**Your goal**
Place each line of the listing below, from its first line through the line containing "94H37V90L33 88V86H23V88L19 90V94L14", into a JSON list of strings, one string per line and with blank lines omitted. Leave the pictures out of the answer.

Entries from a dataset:
****************

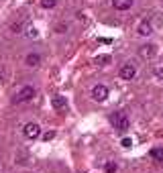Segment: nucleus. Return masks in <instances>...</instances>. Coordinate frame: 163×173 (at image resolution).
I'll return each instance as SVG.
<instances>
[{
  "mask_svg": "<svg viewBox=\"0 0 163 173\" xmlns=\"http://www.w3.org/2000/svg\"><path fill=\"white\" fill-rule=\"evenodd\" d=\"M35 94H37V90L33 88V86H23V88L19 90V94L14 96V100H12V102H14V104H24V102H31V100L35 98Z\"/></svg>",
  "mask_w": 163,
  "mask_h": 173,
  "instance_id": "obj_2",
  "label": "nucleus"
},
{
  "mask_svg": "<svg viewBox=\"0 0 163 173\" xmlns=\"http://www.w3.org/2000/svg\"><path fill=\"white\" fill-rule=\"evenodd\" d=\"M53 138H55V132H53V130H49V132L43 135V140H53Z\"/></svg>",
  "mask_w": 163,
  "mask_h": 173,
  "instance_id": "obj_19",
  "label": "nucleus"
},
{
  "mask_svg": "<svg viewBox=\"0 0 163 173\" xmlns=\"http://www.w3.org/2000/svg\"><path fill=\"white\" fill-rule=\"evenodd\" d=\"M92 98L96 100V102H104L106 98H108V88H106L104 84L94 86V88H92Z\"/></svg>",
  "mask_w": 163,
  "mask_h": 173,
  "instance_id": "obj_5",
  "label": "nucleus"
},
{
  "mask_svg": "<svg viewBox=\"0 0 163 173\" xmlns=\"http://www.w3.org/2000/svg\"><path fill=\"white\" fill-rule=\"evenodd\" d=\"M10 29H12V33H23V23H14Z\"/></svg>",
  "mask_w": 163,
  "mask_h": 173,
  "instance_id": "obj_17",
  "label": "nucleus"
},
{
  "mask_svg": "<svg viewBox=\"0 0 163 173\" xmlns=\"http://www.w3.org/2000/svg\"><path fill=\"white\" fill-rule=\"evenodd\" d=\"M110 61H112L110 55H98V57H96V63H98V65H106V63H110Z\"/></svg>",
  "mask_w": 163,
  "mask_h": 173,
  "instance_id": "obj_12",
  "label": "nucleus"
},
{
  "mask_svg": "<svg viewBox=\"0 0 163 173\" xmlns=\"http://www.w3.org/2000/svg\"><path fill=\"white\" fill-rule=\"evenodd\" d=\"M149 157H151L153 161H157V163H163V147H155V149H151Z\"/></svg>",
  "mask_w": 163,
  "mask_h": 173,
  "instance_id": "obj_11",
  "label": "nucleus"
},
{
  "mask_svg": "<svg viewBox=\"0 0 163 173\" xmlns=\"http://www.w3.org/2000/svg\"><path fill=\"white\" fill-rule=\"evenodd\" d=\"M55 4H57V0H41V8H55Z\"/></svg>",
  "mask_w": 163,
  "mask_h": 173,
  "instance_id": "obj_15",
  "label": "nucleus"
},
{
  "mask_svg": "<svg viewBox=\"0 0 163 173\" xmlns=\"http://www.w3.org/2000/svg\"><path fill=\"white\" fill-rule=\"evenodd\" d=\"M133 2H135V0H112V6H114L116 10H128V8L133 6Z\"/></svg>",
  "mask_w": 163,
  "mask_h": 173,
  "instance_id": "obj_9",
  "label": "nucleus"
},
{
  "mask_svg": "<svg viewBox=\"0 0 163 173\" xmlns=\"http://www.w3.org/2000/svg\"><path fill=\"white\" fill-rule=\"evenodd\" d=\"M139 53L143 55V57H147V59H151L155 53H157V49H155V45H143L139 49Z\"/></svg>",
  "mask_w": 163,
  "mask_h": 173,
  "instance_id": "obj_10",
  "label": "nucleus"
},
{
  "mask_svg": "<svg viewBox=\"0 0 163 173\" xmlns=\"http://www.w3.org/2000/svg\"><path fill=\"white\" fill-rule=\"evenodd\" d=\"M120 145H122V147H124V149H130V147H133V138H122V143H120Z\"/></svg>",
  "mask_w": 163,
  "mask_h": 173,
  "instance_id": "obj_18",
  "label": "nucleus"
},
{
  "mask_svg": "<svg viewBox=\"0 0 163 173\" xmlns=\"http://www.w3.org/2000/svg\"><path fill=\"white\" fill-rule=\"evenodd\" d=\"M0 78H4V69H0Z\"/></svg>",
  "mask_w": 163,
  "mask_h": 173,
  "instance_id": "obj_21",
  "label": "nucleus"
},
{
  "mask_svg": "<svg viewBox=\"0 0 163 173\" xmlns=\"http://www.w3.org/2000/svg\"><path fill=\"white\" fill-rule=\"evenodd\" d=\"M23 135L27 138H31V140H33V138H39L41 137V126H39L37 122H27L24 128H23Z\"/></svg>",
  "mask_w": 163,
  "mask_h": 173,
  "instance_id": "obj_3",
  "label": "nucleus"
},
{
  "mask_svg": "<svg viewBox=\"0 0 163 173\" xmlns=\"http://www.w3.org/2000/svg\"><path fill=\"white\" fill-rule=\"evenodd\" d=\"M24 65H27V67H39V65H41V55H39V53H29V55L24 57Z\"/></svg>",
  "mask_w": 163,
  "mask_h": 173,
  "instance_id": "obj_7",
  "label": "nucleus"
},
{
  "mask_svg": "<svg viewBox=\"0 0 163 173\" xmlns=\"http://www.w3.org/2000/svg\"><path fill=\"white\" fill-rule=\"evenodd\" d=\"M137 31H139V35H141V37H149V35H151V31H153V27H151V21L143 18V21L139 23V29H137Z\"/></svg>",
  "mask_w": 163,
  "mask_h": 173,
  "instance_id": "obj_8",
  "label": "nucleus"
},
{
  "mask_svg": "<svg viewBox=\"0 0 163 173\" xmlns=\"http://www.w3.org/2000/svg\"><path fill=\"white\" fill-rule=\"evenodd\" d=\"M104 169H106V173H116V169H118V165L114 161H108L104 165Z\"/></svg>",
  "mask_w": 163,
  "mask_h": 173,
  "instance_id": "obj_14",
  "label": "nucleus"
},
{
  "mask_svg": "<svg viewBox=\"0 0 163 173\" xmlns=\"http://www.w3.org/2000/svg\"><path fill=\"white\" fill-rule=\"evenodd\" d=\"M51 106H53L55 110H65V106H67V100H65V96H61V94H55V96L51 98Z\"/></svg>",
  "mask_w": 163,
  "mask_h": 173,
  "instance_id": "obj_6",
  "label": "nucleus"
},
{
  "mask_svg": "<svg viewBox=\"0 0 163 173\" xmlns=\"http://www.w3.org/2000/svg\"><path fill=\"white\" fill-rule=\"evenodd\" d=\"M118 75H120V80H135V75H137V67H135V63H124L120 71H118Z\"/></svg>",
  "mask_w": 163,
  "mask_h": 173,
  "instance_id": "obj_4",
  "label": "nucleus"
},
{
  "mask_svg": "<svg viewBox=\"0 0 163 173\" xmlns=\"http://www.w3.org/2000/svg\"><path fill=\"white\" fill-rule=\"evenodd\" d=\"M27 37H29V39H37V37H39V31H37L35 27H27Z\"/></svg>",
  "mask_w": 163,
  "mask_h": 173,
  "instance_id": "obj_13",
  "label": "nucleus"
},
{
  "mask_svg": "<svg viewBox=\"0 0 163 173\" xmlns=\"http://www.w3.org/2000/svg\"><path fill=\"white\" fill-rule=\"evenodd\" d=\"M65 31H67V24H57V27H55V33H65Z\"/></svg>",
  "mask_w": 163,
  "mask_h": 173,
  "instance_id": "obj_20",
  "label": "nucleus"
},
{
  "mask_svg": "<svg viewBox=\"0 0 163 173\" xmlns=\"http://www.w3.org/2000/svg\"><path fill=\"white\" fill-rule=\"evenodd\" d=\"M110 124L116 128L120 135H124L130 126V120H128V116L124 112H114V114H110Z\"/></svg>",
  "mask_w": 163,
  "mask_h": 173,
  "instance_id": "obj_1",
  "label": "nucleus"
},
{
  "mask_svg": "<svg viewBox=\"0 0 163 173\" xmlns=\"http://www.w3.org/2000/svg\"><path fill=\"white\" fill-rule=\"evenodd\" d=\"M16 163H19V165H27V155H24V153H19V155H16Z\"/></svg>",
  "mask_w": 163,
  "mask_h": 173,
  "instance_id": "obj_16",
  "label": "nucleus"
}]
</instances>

****************

**Output for this exercise**
[
  "Segment: nucleus. Return masks in <instances>...</instances>. Coordinate frame: 163×173 (at image resolution).",
  "I'll return each instance as SVG.",
  "<instances>",
  "[{",
  "  \"mask_svg\": \"<svg viewBox=\\\"0 0 163 173\\\" xmlns=\\\"http://www.w3.org/2000/svg\\\"><path fill=\\\"white\\\" fill-rule=\\\"evenodd\\\" d=\\\"M35 94H37V90L33 88V86H23V88L19 90V94L14 96V100H12V102H14V104H24V102H31V100L35 98Z\\\"/></svg>\","
]